- [Aim of the task] Find the word "show" in the data below and copy each line that holds it.

----

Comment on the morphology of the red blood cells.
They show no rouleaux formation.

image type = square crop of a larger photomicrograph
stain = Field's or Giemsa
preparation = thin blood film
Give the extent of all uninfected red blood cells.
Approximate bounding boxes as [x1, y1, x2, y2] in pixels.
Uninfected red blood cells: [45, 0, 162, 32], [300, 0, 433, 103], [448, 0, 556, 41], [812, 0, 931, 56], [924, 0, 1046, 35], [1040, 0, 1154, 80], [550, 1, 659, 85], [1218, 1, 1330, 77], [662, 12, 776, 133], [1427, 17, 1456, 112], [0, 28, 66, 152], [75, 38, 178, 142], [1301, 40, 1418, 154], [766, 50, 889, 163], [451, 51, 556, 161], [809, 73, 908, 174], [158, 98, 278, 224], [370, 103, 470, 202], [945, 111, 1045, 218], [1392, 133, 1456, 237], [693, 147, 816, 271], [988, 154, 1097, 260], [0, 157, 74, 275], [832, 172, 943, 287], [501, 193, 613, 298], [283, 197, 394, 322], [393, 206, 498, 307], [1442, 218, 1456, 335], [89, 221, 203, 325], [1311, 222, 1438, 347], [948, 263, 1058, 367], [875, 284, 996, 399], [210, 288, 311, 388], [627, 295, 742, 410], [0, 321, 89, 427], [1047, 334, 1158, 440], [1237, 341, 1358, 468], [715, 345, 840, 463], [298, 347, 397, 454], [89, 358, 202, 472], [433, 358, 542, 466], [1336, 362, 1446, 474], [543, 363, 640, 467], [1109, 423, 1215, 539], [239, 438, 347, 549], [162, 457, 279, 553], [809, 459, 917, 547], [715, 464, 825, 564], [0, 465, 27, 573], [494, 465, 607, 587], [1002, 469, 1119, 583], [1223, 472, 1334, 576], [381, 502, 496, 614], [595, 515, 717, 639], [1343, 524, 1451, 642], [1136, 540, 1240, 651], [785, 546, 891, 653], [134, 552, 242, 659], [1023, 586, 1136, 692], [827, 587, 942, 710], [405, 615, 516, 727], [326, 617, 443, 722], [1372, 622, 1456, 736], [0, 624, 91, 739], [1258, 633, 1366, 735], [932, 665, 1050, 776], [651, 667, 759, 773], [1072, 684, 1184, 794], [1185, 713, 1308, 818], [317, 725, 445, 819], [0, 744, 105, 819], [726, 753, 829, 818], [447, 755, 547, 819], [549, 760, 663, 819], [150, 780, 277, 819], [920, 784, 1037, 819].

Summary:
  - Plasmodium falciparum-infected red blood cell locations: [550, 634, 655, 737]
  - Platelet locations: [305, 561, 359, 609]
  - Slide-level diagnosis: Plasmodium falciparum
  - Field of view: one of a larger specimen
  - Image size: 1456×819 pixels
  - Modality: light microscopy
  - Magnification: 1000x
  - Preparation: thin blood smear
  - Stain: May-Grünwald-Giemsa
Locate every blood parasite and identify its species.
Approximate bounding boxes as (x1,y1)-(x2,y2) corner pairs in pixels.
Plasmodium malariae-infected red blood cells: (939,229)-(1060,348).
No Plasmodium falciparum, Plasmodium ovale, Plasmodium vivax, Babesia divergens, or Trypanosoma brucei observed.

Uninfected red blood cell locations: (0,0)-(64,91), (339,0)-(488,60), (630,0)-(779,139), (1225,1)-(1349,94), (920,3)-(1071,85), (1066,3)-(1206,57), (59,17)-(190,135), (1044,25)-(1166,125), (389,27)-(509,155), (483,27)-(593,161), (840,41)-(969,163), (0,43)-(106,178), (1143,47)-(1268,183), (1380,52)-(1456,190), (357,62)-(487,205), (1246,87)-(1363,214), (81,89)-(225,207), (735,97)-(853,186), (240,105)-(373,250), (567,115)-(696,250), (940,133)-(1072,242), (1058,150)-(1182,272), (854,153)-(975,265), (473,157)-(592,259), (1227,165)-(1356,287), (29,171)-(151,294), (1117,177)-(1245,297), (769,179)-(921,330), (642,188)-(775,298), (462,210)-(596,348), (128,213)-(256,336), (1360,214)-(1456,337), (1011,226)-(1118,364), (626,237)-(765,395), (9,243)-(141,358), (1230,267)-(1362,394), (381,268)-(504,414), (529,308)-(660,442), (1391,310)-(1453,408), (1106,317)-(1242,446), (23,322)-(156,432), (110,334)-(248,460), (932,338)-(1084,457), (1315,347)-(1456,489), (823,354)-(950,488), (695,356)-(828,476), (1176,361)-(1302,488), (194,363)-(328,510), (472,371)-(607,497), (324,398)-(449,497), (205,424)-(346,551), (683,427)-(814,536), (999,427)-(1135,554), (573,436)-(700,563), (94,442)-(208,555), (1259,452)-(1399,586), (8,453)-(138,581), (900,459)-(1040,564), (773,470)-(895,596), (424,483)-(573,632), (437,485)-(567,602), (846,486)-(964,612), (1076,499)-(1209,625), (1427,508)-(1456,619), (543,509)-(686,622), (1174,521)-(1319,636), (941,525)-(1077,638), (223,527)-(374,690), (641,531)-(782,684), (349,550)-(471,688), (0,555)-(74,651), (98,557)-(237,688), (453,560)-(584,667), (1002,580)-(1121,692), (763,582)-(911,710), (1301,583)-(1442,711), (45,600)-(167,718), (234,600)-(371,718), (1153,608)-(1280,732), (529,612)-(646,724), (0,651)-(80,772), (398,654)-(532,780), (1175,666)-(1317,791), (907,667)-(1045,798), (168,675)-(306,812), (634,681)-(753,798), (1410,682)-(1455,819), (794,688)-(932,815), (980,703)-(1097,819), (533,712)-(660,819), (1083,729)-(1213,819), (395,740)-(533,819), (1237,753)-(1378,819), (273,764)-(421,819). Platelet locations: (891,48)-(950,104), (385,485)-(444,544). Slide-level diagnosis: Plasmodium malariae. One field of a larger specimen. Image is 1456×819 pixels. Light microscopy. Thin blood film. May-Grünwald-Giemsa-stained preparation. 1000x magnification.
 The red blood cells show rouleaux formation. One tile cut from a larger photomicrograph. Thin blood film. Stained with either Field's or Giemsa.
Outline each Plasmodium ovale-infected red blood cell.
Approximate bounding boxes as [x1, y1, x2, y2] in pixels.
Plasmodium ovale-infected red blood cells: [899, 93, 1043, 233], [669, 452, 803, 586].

----

- [Solution for this task]
They show no rouleaux formation.
 The red blood cells show rouleaux formation. One tile cut from a larger photomicrograph. Thin blood film. Stained with either Field's or Giemsa.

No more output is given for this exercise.